What I mean is, be realistic in your demands of yourself. If you’re anything like me, this is tough because you really think you’re the best person to do the things on your list, and you probably are, but at some point, you have to admit to yourself that you CAN’T get it all done in the timeframe that it needs to be done, by yourself. Initially, if you don’t already have a list, make a list of all the things on your “plate.” Now separate them into professional and personal, then further separate into urgent (meaning need to be completed within 24 hours), important but not urgent (meaning within the next week), and important but in the future (meaning within the next month). Anything that DOES NOT fall into these 3 categories should be excluded. Once you have these lists, be honest with yourself about what you could delegate and what HAS to be done by you. Sometimes, just the process of separating my “to-do” list like this helped lower my stress level because it helped me realize that I was putting a red flag on stuff that didn’t need one.
Between me and you, this is the hardest thing for me, and at first, it just created more stress for me because I’d feel ridiculously guilty for whatever or whoever I said ‘no’ to that I’d spend wasted hours arguing with myself over whether or not to just do it or to just call them and apologize and do it. Don’t do either of those things, by the way. Be firm and I promise that after a while (this is entirely dependant on you, “a while” means about 2 months for me), it not only gets easier, it really does lift some of the stress. Bonus is that once you start saying no, word gets out and you’ll notice a decrease in stupid requests. Wouldn’t that be cool, right?

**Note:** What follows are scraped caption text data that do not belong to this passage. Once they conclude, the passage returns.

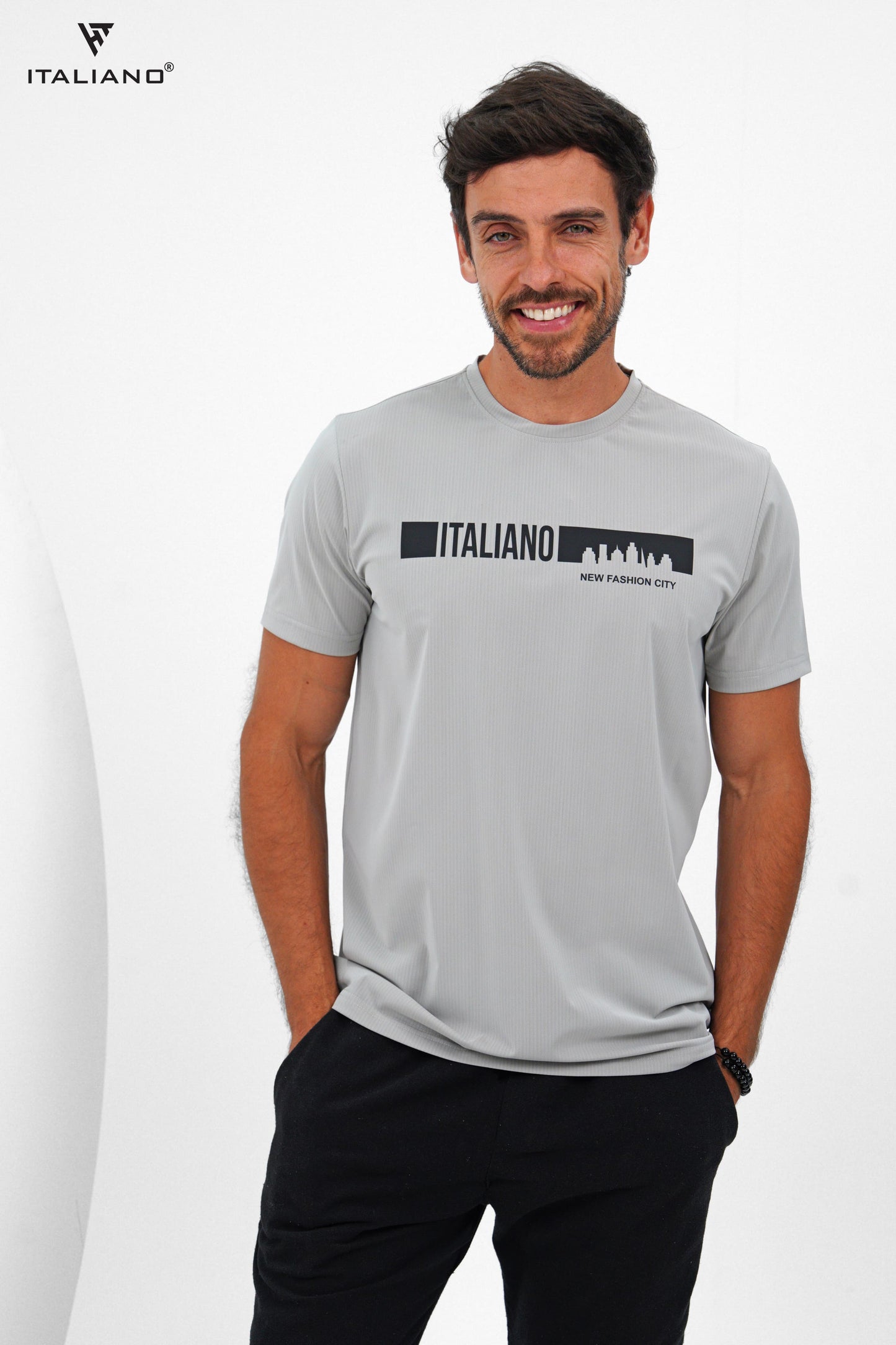 Men Sport T-Shirt Italiano ITSH 01277
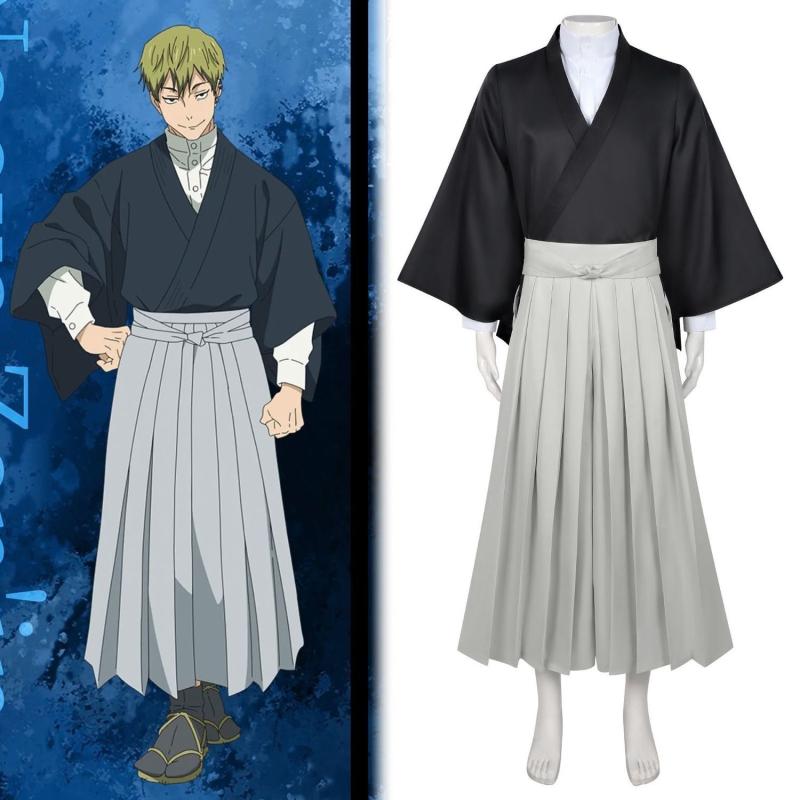 Anime Jujutsu Kaisen Haibara Y - Men'S Kimono Accessories recension och pris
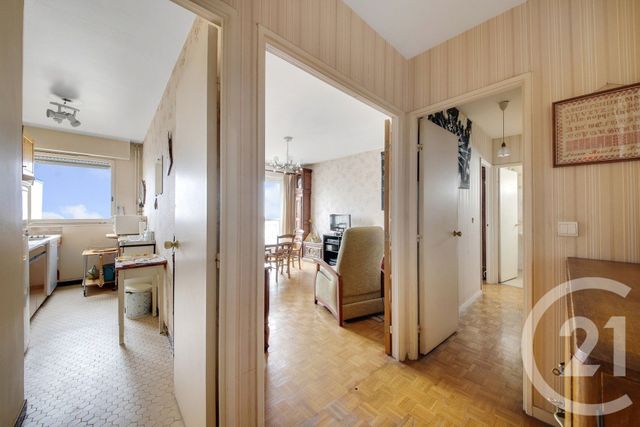 Appartement F2 à vendre - 2 pièces - 47.41 m2 - PARIS - 75019 - ILE-DE-FRANCE - Century 21 Bolivar Jourdain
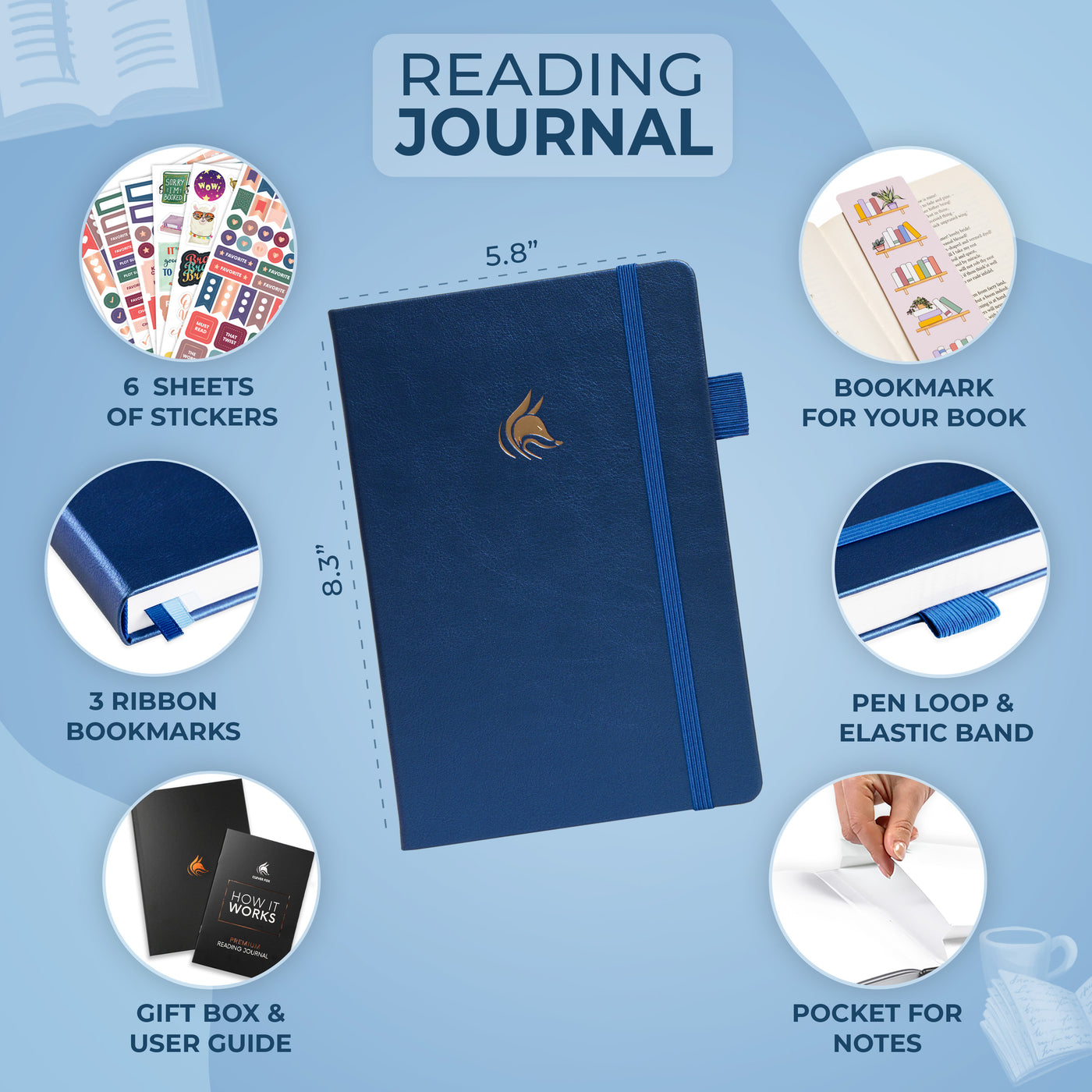 Reading Journal Premium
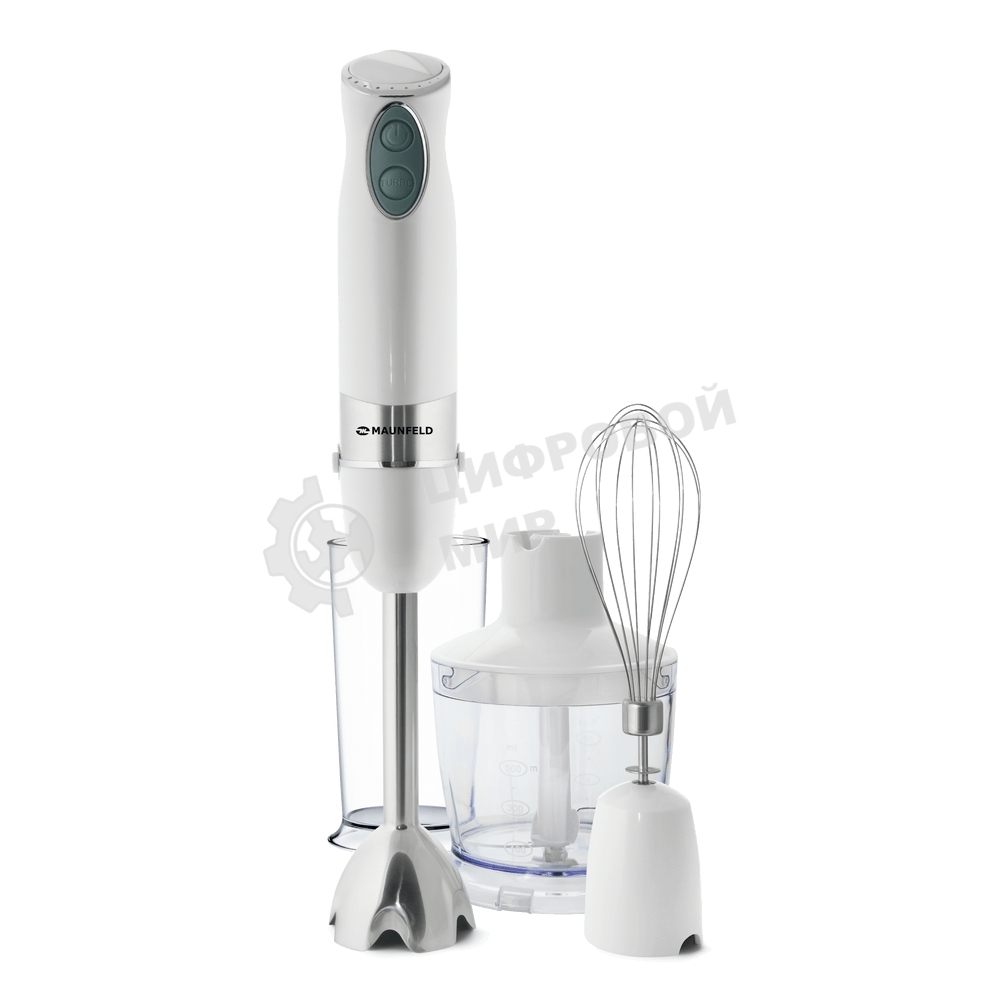 Блендер погружной Maunfeld MHBL.1000W белый, 1000 Вт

No, seriously, I mean it. Give that shit a time slot, not just an “honorable mention” on your calendar. YES, I mean calling the doggy nail salon, YES I mean that trip to Costco, and YES, I mean your gym session. ALL of it. If it’s something that you intend to do, then you need to schedule it. Even I was surprised at how much this helped me. I mean, I’ve always had To-Do Lists and calendars, but I rarely put the 2 to work together. The difference is pretty amazing. Once I had a spot on my calendar, and I mean a time and a date, I didn’t have to stress about it anymore. Well, not as much as I had been, anyway.
Give Yourself An Effing Break
You’re not a mutant superhuman that only needs 1 hour of sleep and can function with all pistons firing, so stop treating yourself like you should be. I don’t know what your purpose in life is, shit, I don’t know what MY purpose in life is, yet, but I’m absolutely certain that it’s not to stress out about things that won’t matter in 3 years. Maybe not even in 3 days, so for real, give yourself a break, okay? There’ll be lots of opportunities that I’m sure you’ll take to bash yourself, but make sure you also take the opportunities to congratulate yourself on not going completely ape-shit and ramming your car through the front entrance of the Wal-Mart for not having that organizing thing you wanted that they said they had in stock when you looked on line. *ahem* I mean, for keeping it together…yeah, that’s it.
Okay, I’m wrapping this up. Be kind to yourself. You are the only person that you have to answer to at the end of the day (God is not a person, but even HE doesn’t expect you to be perfect, so take a lesson from the Big G).
If something in your life is a consistent and continual source of overwhelming stress, you’ve really gotta ask yourself if it should be a part of your life. Don’t be like me and let it get so far that you get to the point where you stop, mid-sprint, and flip off the judges as you walk off the field (this just means that I up and quit my job one day, not an actual sprinting race or something). Completely stress free is never going to happen for me, and I accept that, but I’m working towards more happiness than stress and I highly recommend the same for you. You deserve to be more happy than stressed and so do I.